The researchers tackled a condition called X-linked retinitis pigmentosa, a genetic defect that is passed from mothers to sons. Girls carry the trait, but do not have the kind of vision loss seen among boys. About 100,000 people in the U.S. have a form of retinitis pigmentosa, which is characterized by initial loss of peripheral vision and night vision, which eventually progresses to tunnel vision, then blindness. In some cases, loss of sight coincides with the appearance of dark-colored areas on the usually orange-colored retina.
The UF researchers previously had success pioneering the use of gene therapy in clinical trials to reverse a form of blindness known as Leber's congenital amaurosis. About 5 percent of people who have retinitis pigmentosa have this form, which affects the eye's inner lining.
"That was a great advance, which showed that gene therapy is safe and lasts for years in humans, but this new study has the potential for a bigger impact, because it is treating a form of the disease that affects many more people," said John G. Flannery, Ph.D., a professor of neurobiology at the University of California, Berkeley who is an expert in the design of viruses for delivering replacement genes. Flannery was not involved in the current study.
The X-linked form of retinitis pigmentosa addressed in the new study is the most common, and is caused by degeneration of light-sensitive cells in the eyes known as photoreceptor cells. It starts early in life, so though affected children are often born seeing, they gradually lose their vision.
"These children often go blind in the second decade of life, which is a very crucial period," said co-author Alfred S. Lewin, Ph.D., a professor in the UF College of Medicine department of molecular genetics and microbiology and a member of the UF Genetics Institute. "This is a compelling reason to try to develop a therapy, because this disease hinders people's ability to fully experience their world."
Both Lewin and Hauswirth are members of UF's Powell Gene Therapy Center.
The UF researchers and colleagues at the University of Pennsylvania performed the technically challenging task of cloning a working copy of the affected gene into a virus that served as a delivery vehicle to transport it to the appropriate part of the eye. They also cloned a genetic "switch" that would turn on the gene once it was in place, so it could start producing a protein needed for the damaged eye cells to function.
After laboratory tests proved successful, the researchers expanded their NIH-funded studies and were able to cure animals in which X-linked retinitis pigmentosa occurs naturally. The injected genes made their way only to the spot where they were needed, and not to any other places in the body. The study gave a good approximation of how the gene therapy might work in humans.
"The results are encouraging and the rescue of the damaged photoreceptor cells is quite convincing," said Flannery, who is on the scientific advisory board of the Foundation Fighting Blindness, which provided some funding for the study. "Since this type of study is often the step before applying a treatment to human patients, showing that it works is critical."

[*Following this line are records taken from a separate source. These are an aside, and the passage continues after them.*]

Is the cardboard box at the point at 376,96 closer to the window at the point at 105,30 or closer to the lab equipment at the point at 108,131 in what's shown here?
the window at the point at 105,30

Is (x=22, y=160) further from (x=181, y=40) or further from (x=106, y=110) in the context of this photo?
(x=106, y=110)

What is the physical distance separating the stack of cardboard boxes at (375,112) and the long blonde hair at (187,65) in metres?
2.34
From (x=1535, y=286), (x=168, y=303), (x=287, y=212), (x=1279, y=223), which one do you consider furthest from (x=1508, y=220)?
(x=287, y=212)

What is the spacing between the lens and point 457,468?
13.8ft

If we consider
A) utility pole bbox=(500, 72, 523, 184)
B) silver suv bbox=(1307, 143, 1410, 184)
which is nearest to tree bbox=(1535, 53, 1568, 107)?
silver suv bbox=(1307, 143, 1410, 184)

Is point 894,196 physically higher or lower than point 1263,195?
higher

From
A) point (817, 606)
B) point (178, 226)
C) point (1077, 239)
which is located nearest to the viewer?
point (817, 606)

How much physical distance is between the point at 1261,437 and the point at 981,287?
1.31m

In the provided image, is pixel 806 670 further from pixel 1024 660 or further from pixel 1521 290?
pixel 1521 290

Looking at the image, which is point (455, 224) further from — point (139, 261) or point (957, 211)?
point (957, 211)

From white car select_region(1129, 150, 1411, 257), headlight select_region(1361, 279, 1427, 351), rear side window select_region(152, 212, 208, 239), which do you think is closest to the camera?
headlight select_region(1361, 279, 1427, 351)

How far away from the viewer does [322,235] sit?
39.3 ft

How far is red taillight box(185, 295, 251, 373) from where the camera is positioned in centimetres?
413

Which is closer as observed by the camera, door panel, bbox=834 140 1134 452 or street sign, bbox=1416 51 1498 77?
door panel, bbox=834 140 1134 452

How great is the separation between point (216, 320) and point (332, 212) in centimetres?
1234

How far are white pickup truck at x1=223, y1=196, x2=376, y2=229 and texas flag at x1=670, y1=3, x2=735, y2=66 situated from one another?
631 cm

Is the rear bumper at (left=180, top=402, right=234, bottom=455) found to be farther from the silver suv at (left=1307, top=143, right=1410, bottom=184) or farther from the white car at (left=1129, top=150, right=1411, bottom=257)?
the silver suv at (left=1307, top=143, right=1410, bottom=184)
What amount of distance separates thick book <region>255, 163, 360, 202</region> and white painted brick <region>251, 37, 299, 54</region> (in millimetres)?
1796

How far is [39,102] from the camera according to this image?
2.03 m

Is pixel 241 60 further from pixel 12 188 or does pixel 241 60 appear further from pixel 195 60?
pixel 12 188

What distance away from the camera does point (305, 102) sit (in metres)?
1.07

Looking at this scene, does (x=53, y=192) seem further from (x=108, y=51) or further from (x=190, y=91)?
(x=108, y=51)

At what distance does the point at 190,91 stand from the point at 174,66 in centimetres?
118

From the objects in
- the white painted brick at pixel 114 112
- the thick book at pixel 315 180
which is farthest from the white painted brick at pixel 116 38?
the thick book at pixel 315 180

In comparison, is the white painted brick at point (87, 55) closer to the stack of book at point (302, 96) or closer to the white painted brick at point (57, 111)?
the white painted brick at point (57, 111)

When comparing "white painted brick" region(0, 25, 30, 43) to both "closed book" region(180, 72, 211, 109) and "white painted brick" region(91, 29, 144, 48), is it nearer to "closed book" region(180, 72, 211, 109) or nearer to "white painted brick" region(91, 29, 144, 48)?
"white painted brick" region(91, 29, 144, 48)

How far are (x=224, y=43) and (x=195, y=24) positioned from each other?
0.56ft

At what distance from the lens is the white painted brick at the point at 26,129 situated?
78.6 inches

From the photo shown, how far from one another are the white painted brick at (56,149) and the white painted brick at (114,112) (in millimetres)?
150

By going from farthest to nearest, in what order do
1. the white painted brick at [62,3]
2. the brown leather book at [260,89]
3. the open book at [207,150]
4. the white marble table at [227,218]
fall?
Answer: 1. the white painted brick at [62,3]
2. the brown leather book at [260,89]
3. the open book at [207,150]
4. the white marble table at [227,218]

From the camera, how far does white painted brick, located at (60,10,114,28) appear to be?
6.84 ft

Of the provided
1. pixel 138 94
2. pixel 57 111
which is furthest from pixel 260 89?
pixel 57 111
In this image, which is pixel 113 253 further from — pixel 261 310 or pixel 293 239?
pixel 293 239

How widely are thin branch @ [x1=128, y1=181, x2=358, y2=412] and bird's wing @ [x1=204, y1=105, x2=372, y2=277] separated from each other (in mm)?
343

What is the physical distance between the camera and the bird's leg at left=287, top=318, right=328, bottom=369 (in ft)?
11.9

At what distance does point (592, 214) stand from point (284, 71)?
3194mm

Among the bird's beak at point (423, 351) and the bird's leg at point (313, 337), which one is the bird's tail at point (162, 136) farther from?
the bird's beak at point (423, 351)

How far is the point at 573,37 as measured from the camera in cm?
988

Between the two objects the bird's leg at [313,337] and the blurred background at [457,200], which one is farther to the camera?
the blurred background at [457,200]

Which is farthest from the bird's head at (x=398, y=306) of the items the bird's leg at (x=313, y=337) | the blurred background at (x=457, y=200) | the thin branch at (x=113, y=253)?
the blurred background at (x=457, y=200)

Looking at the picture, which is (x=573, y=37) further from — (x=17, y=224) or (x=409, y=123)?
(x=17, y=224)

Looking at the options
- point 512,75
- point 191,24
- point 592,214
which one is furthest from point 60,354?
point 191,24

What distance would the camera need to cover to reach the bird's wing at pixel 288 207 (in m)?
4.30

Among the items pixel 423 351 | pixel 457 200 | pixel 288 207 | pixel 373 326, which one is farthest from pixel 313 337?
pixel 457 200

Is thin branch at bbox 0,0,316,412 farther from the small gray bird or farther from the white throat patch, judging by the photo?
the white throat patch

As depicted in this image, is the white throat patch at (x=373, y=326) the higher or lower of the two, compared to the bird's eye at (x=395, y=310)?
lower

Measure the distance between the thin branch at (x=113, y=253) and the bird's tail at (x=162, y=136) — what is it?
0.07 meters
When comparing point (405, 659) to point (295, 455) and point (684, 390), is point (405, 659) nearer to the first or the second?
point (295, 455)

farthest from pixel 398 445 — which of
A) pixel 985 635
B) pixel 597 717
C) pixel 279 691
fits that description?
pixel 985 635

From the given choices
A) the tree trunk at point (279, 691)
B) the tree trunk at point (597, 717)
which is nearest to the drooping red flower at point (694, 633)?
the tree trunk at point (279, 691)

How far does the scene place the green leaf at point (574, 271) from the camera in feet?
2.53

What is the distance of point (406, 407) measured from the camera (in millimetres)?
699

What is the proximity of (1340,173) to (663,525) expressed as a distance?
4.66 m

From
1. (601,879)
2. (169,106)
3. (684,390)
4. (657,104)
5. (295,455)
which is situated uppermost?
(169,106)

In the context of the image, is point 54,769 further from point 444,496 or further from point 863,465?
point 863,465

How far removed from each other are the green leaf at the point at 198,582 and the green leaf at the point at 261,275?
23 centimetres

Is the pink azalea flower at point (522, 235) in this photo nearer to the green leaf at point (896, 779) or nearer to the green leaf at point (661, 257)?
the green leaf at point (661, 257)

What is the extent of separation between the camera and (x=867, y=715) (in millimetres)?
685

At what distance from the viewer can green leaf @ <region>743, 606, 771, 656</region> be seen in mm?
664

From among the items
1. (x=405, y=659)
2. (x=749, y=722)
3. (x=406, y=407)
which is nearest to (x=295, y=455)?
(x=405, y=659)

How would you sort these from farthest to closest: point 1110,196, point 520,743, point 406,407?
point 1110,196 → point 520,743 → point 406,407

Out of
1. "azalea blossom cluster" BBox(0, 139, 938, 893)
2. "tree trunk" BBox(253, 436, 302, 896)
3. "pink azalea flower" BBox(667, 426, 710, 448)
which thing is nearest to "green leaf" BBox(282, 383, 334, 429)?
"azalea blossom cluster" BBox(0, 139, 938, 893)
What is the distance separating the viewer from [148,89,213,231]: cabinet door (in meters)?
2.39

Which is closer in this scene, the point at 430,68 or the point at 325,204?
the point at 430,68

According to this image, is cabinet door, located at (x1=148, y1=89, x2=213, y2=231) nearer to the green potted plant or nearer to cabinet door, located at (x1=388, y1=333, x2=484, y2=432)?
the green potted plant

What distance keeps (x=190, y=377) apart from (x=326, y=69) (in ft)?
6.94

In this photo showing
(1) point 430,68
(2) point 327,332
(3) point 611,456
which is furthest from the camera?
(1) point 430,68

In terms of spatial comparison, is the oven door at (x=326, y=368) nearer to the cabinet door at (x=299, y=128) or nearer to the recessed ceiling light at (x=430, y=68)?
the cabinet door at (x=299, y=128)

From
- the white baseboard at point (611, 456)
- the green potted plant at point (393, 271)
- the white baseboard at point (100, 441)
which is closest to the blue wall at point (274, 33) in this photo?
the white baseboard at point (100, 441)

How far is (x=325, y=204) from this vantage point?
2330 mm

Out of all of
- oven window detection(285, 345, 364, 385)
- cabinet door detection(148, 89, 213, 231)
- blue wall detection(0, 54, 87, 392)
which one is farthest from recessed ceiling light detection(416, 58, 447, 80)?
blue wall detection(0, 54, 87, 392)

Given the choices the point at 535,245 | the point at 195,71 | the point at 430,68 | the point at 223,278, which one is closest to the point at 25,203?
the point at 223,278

The researchers plan to repeat their studies on a larger scale over a longer term, and make a version of the virus that proves to be safe in humans. Once that is achieved, a pharmaceutical grade of the virus would have to be produced and tested before moving into clinical trials in humans. The researchers will be able to use much of the technology they have already developed and used successfully to restore vision.
Provided by University of Florida
Editor’s Note: The lead author of the article about the study, Dr. William Beltran, said privately that much more pre-clinical work needs to be done before entertaining thoughts on beginning human clinical trials.